Written instruction A:
Answer these questions from the graph transformer passage:
(i) Which component receives the positional encodings from the positional encoding generator 750?
(ii) What is the input generator 772 coupled to?
(iii) In each of the heads 804, which layer does the dot product layer 812 couple the product and scaling layer 810 to?

Text:
════════════════════

The positional encoding generator 750 generates the positional encodings 756 based on the temporal positions 754, the Laplacian positional encodings 752, or a combination thereof. For example, the positional encoding generator 750 generates the positional encoding 756D based on the temporal position 754D, the Laplacian positional encoding 752D, or both. To illustrate, the positional encoding 756D can be a combination (e.g., a concatenation) of the temporal position 754D and the Laplacian positional encoding 752D. In a particular implementation, the positional encoding 756D corresponds to a weighted sum of an encoding of the temporal position 754D and the Laplacian positional encoding 752D according to: the positional encoding 756D=w1*encoding of the temporal position 754D+w2*Laplacian positional encoding 752D, where w1 and w2 are weights. Similarly, the positional encoding generator 750 generates the temporal position 754E based on the temporal position 754E, the Laplacian positional encoding 752E, or both. The positional encoding generator 750 provides the positional encodings 756 to the graph transformer 770.
The graph transformer 770 includes an input generator 772 coupled to one or more graph transformer layers 774. The input generator 772 is configured to generate node embeddings 782 of the nodes 322 of the audio scene graph 162. For example, the input generator 772 generates a node embedding 782D of the node 322D. In a particular aspect, the node embedding 782D is based on the audio segment 112D, the event tag 114D, an audio embedding 432 of the audio segment 112D, a text embedding 434 of the event tag 114D, the event representation 146D, or a combination thereof. Similarly, the input generator 772 generates a node embedding 782E of the node 322E.
The input generator 772 is also configured to generate edge embeddings 784 of the edges 324 of the audio scene graph 162. For example, the input generator 772 generates an edge embedding 784DE of the edge 324E from the node 322D to the node 322E. In a particular aspect, the edge embedding 784DE is based on any relation tag 624 associated with the edge 324E, an edge weight 526A associated with the edge 324E, or both. In an example in which the audio scene graph 162 includes an edge 324 from the node 322E to the node 322D, the input generator 772 generates an edge embedding 784ED of the edge 324.
In an example in which the audio scene graph 162 includes multiple edges from the node 322D to the node 322E corresponding to multiple relations, the edge embeddings 784 include multiple edge embeddings corresponding to the multiple edges. In an example in which the audio scene graph 162 includes multiple edges from the node 322E to the node 322D corresponding to multiple relations, the edge embeddings 784 include multiple edge embeddings corresponding to the multiple edges.
The input generator 772 provides the node embeddings 782 and the edge embeddings 784 to the one or more graph transformer layers 774. The one or more graph transformer layers 774 process the node embeddings 782 and the edge embeddings 784 based on the positional encodings 756 to generate the encoded graph 172, as further described with reference to FIG. 8
FIG. 8 is a diagram of an illustrative aspect of operations associated with the one or more graph transformer layers 774, in accordance with some examples of the present disclosure. Each graph transformer layer of the one or more graph transformer layers 774 includes one or more heads 804 (e.g., one or more attention heads). Each of the one or more heads 804 includes a product and scaling layer 810 coupled via a dot product layer 812 to a softmax layer 814. The softmax layer 814 is coupled to a dot product layer 816. The one or more heads 804 of the graph transformer layer are coupled to a concatenation layer 818 and to a concatenation layer 820 of the graph transformer layer. For example, the dot product layer 816 of each of the one or more heads 804 is coupled to the concatenation layer 818 and the dot product layer 812 of each of the one or more heads 804 is coupled to the concatenation layer 820.

════════════════════

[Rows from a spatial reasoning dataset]

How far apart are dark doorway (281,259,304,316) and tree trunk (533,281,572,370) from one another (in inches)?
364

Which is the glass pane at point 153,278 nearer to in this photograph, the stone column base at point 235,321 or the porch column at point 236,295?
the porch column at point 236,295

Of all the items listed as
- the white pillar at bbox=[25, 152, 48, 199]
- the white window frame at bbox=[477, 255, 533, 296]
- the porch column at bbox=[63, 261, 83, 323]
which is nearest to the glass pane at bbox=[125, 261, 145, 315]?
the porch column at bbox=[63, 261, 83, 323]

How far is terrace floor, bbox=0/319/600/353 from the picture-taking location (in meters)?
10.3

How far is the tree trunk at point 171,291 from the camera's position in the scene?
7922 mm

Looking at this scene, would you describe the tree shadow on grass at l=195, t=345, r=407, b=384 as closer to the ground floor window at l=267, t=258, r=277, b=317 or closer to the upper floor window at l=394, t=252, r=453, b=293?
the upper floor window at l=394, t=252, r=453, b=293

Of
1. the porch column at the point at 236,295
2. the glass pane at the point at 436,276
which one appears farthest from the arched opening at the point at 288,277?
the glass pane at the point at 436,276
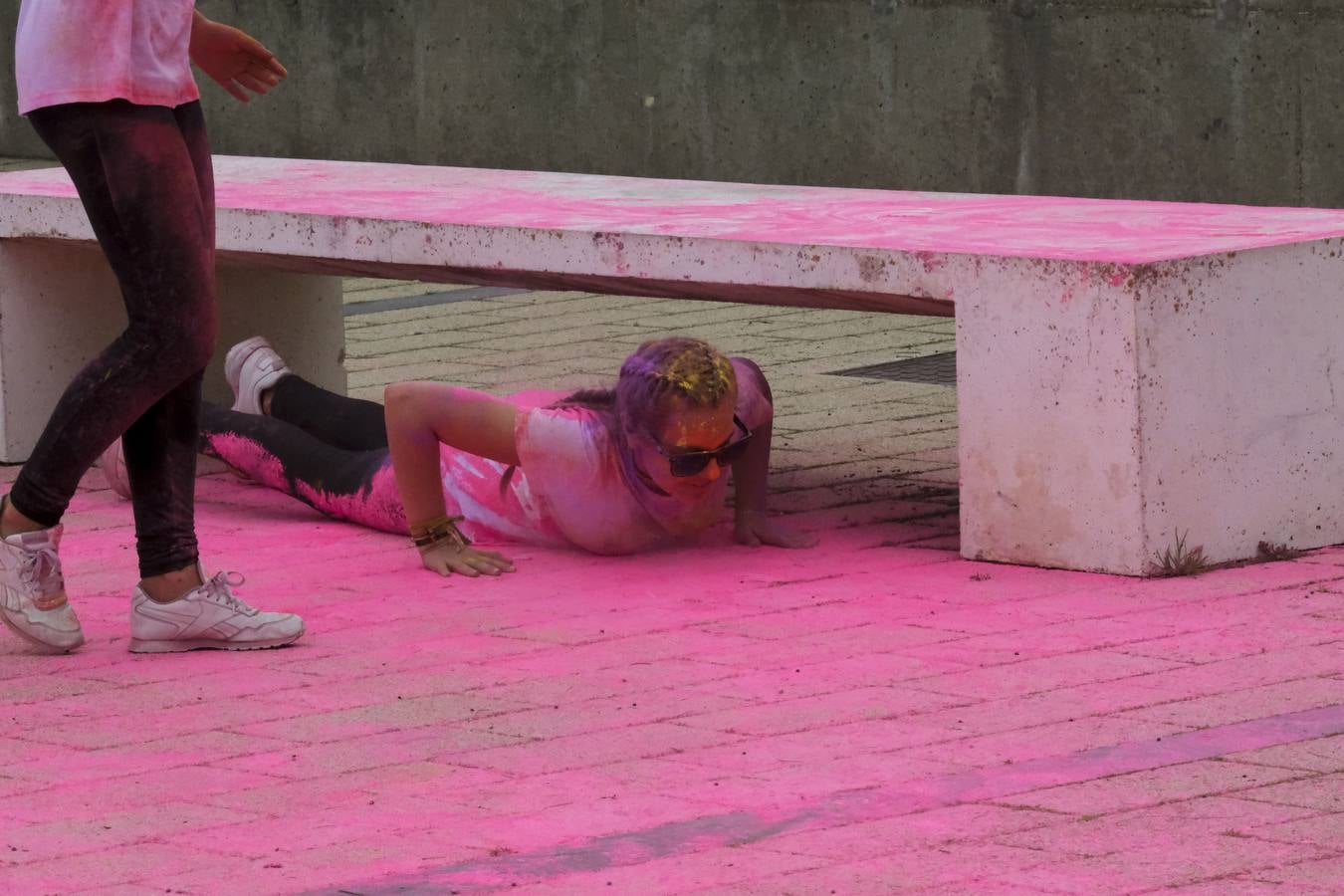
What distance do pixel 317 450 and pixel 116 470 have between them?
554mm

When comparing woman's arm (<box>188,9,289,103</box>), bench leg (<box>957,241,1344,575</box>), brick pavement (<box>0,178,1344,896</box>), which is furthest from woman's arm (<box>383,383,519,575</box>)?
bench leg (<box>957,241,1344,575</box>)

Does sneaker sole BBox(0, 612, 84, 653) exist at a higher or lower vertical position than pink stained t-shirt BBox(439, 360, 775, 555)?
lower

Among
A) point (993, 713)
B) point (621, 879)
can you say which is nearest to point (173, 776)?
point (621, 879)

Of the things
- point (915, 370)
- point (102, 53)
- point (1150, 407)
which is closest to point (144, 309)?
point (102, 53)

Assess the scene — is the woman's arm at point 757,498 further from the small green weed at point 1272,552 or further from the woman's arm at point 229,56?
the woman's arm at point 229,56

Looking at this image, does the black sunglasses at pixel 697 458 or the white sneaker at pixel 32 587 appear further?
the black sunglasses at pixel 697 458

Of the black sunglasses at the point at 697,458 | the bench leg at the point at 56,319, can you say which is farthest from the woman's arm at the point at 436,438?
the bench leg at the point at 56,319

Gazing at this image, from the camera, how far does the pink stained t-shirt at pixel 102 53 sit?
4883 mm

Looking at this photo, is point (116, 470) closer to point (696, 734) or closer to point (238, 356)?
point (238, 356)

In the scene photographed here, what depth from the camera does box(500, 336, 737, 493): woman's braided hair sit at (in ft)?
18.5

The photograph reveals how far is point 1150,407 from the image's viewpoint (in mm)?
5426

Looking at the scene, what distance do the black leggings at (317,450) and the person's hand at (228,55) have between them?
1258 millimetres

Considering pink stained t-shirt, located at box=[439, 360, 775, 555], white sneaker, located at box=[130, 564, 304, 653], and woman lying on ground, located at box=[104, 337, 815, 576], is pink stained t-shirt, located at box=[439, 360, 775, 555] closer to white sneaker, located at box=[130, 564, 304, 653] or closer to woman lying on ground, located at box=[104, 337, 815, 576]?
woman lying on ground, located at box=[104, 337, 815, 576]

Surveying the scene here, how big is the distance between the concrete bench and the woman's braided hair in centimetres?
25
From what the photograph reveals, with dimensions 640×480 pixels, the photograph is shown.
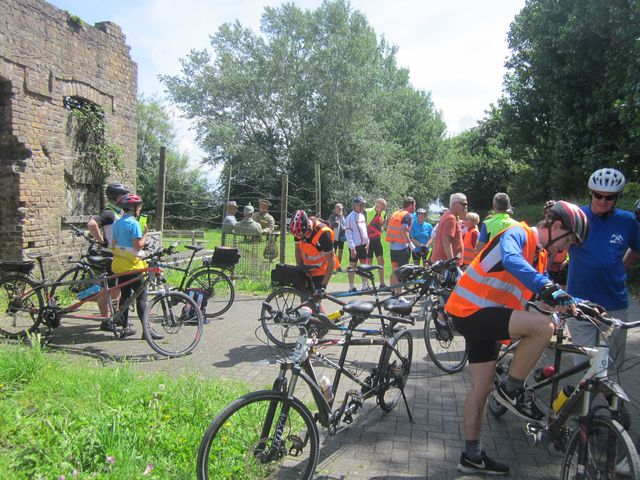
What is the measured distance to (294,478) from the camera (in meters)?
3.27

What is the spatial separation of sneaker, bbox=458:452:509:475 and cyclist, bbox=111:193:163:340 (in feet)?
14.0

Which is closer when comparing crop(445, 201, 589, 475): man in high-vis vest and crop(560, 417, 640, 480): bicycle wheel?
crop(560, 417, 640, 480): bicycle wheel

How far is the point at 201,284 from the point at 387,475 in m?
5.39

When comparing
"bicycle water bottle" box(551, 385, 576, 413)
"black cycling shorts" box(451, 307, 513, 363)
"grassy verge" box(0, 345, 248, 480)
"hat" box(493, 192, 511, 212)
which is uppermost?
"hat" box(493, 192, 511, 212)

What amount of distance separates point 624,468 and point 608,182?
2082 mm

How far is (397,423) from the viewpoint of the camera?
13.9 feet

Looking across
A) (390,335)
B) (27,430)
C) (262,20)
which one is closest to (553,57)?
(390,335)

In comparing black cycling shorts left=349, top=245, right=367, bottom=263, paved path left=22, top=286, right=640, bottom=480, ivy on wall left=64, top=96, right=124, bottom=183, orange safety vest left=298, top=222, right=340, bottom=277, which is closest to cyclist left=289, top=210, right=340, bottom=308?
orange safety vest left=298, top=222, right=340, bottom=277

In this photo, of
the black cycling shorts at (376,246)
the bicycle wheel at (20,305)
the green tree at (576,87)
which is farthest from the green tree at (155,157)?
the bicycle wheel at (20,305)

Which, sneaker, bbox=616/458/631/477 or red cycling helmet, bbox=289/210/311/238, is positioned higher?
red cycling helmet, bbox=289/210/311/238

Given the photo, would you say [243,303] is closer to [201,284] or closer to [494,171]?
[201,284]

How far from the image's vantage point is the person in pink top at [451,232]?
7.51 metres

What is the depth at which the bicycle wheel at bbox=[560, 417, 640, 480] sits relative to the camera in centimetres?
247

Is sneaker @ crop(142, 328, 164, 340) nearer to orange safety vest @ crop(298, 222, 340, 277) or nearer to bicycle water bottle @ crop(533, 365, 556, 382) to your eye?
orange safety vest @ crop(298, 222, 340, 277)
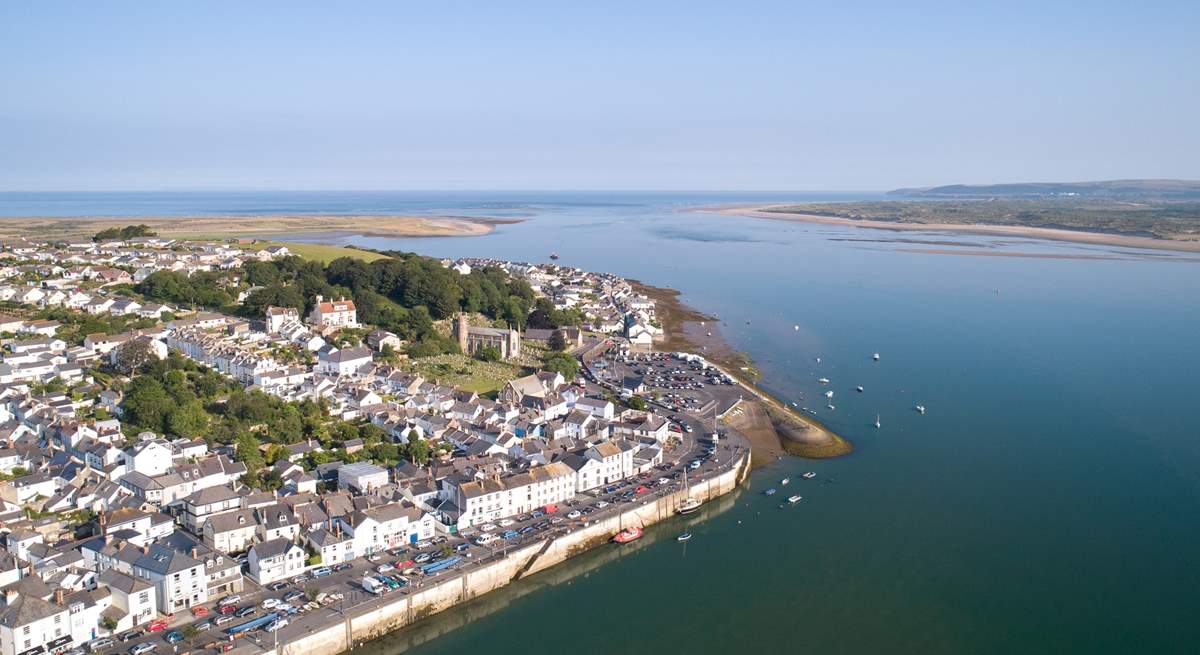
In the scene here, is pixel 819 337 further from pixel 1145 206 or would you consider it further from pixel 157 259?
pixel 1145 206

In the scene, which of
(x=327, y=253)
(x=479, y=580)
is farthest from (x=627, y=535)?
(x=327, y=253)

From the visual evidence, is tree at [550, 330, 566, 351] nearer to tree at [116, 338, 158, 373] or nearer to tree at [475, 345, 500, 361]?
tree at [475, 345, 500, 361]

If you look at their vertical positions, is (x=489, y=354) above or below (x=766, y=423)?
above

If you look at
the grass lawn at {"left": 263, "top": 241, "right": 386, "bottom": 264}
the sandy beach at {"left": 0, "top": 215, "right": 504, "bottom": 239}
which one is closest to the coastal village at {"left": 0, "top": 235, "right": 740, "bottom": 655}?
the grass lawn at {"left": 263, "top": 241, "right": 386, "bottom": 264}

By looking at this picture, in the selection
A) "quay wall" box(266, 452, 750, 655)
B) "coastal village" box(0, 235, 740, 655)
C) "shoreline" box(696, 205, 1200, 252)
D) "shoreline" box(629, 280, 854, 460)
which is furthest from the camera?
"shoreline" box(696, 205, 1200, 252)

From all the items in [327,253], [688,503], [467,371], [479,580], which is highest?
[327,253]

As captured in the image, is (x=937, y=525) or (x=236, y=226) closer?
(x=937, y=525)

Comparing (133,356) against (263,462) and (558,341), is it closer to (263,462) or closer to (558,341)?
(263,462)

════════════════════

Written instruction B:
Copy the rows exactly, starting at the line that contains "Is sneaker @" and ending at the last line of the rows. Leave the pictures out.

Output A:
(i) The graph transformer 770.
(ii) One or more graph transformer layers 774.
(iii) The softmax layer 814.

Output B:
Is sneaker @ crop(142, 328, 164, 340) nearer to orange safety vest @ crop(298, 222, 340, 277) or nearer to bicycle water bottle @ crop(533, 365, 556, 382) to your eye?
orange safety vest @ crop(298, 222, 340, 277)
In the scene here, is pixel 819 337 further from pixel 1145 206 or would you consider it further from pixel 157 259?
pixel 1145 206

In the scene, which of
(x=327, y=253)
(x=479, y=580)
is farthest from (x=627, y=535)?
(x=327, y=253)

From the visual evidence, is tree at [550, 330, 566, 351] nearer to tree at [116, 338, 158, 373] or nearer to tree at [475, 345, 500, 361]?
tree at [475, 345, 500, 361]

If you look at their vertical positions, is (x=489, y=354) above or below (x=766, y=423)?
above

If you look at
the grass lawn at {"left": 263, "top": 241, "right": 386, "bottom": 264}
the sandy beach at {"left": 0, "top": 215, "right": 504, "bottom": 239}
which one is closest to the coastal village at {"left": 0, "top": 235, "right": 740, "bottom": 655}?
the grass lawn at {"left": 263, "top": 241, "right": 386, "bottom": 264}

By looking at this picture, in the selection
A) "quay wall" box(266, 452, 750, 655)
B) "coastal village" box(0, 235, 740, 655)
C) "shoreline" box(696, 205, 1200, 252)
D) "shoreline" box(629, 280, 854, 460)
which is furthest from the camera?
"shoreline" box(696, 205, 1200, 252)

From all the items in [327,253], [688,503], [467,371], [479,580], which is highest?
[327,253]

As captured in the image, is (x=937, y=525) or (x=236, y=226) closer?
(x=937, y=525)

Comparing (133,356) against (263,462) and (558,341), is it closer to (263,462) or closer to (558,341)?
(263,462)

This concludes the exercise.